Overall merit
=============
Accept
Paper summary
=============
This paper focuses on the equi-join operator. Three classes of algorithms are considered, namely loops-based, hash-based, and sort-based methods. The hash-based and sort-based methods use a divide-and-conquer approach to divide each input relation into parts that can then be joined. For the hash-based methods, a hash-partitioning approach is used. For the sort-based methods, input runs on each relation is created then all the runs are merged.
Hash-based methods are more memory-efficient requiring sqrt(|R|) pages to join the relations in two passes, whereas the sort-based methods need sqrt(|S|) pages, where R and S are the two relations being joined, |R| is the number of pages in R and |R| < |S|.
Three flavors of the hash-based methods are discussed: simple, grace, and hybrid hash. Join optimization methods are noted, including a technique that creates a bit-filter or a projection of the join columns on one relation, and uses this information to filter tuples on the other relation before consideration. Thus, tuples that don't join can be eliminated early on, improving the overall join performance.
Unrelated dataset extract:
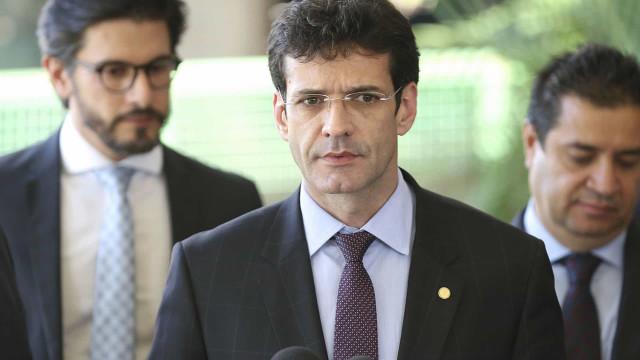 Senado convida ministro do Turismo para falar sobre denúncias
Hash-based methods have to deal with partition overflow, and a key methods is to repartition large partitions.
Comments and questions
======================
C1. There is discussion of virtual memory management, but perhaps some of that is not relevant with modern operating systems.
C2. The evaluation component of this paper is largely analytical, which is likely the norm for papers at that time. It would be good to conduct an evaluation of various join algorithms in modern settings where servers have multi-processor, multi-cores, large memories, and flash storage.
Q1. For sort-merge join, each run has a length of 2 * |M|. Could you please explain where the factor of 2 comes from?